• **EXCERPT TO READ**:
++++++++++
November 2022
Features

Lifecycle performance of WET (subsea) and DRY Tree systems for big, complex reservoirs in ultra-deep waters

Part 2 of this three-part series examines the full lifecycle operations simulations performed using BMT’s SLOOP event domain software, to compare subsea (wet tree) and dry tree concepts. This article argues for using a permanently moored dry tree concept with key performance statistics of DP MODUs and platform rigs.
Chuck White / Frontier Deepwater Appraisal Solutions LLC Roy Shilling / Frontier Deepwater Appraisal Solutions LLC Paul Hyatt / Frontier Deepwater Appraisal Solutions LLC William Brendling / BMT

To remind readers, Frontier Deepwater’s three World Oil articles in 2020 and 2021 covered the savings and value created by adopting a phased dry tree development concept, rather than a risky and expensive hub-spoke subsea (wet tree) development scheme, extrapolated from industry’s Miocene experience. Frontier presented research that used public domain information from the BSEE Gulf of Mexico database to clarify how, and why, the industry’s efforts to exploit massive discoveries in the once promising but deeply challenging Lower Tertiary Wilcox trend have failed commercially. While project organizations within the major players seem content with their hub-subsea development schemes, drilling and reservoir groups are well-aware of these failures and the documented problems. 

The first part of this year’s three-part series (published in World Oil last month) presented the method, modeling assumptions, and high-level results of simulated operations for a ten-well ultra-deepwater field development. The simulations, covering a wide range of sensitivity cases, were generated by BMT’s SLOOP event domain software, using realistic system and metocean models to cover a 30-year project life. The results led to important conclusions about the differences in operating lifecycles: 

The Dry Tree option is expected to provide at least $20 billion of higher value. 

  • The “DRY Tree” field phased approach (using two “FrPS” platforms) is expected to recover ~31% more of the reserves in the first 20 years of production from the modeled reservoir, yielding over $10 billionmore in revenue (at $100/bbl) during that period, as compared to the analogous WET tree subsea/hub scheme; this is $6.3 billion more revenue in the first 10 years. 
  • While Frontier’s FrPS DRY tree development is generating at least $10 billion more revenue, the WET/subsea tree scheme is spending almost $10 billion more on operations. 

UNDERSTANDING RESULTS FROM SIMULATING LIFECYCLE OPERATIONS 

First, for convenient reference, we return to the comparison of the production profiles for the competing field development options, Fig. 1. The SLOOP software and case models were described in Part 1. The chart shows the mean, as well as the P10 and P90 percentiles of the average annual production rate. For the FrPS (Dry Tree) case, there are four distinct peaks in production rate, corresponding to completing all wells at each well center and, later, sidetrack/recompletion of the wells.
++++++++++
• **SOURCE MATERIAL**:
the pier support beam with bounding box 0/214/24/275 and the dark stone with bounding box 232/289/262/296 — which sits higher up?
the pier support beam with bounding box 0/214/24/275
++++++++++
• **DIRECTION 1**:
Answer these questions using the article on wet and dry tree systems.
(a) How many years of project life did the SLOOP simulations cover?
(b) About how much more of the reserves is the dry tree phased approach expected to recover in the first 20 years of production?
(c) How many distinct peaks in production rate does the chart show for the FrPS (Dry Tree) case?
• **DIRECTION 2**:
Retype the part of the article on wet and dry tree systems that opens with the words containing "The Dry Tree" and closes with "more on operations.".

• **EXPECTED OUTPUT 1**:
(a) 30 years
(b) About 31% more
(c) Four

• **EXPECTED OUTPUT 2**:
The Dry Tree option is expected to provide at least $20 billion of higher value. 

  • The “DRY Tree” field phased approach (using two “FrPS” platforms) is expected to recover ~31% more of the reserves in the first 20 years of production from the modeled reservoir, yielding over $10 billionmore in revenue (at $100/bbl) during that period, as compared to the analogous WET tree subsea/hub scheme; this is $6.3 billion more revenue in the first 10 years. 
  • While Frontier’s FrPS DRY tree development is generating at least $10 billion more revenue, the WET/subsea tree scheme is spending almost $10 billion more on operations.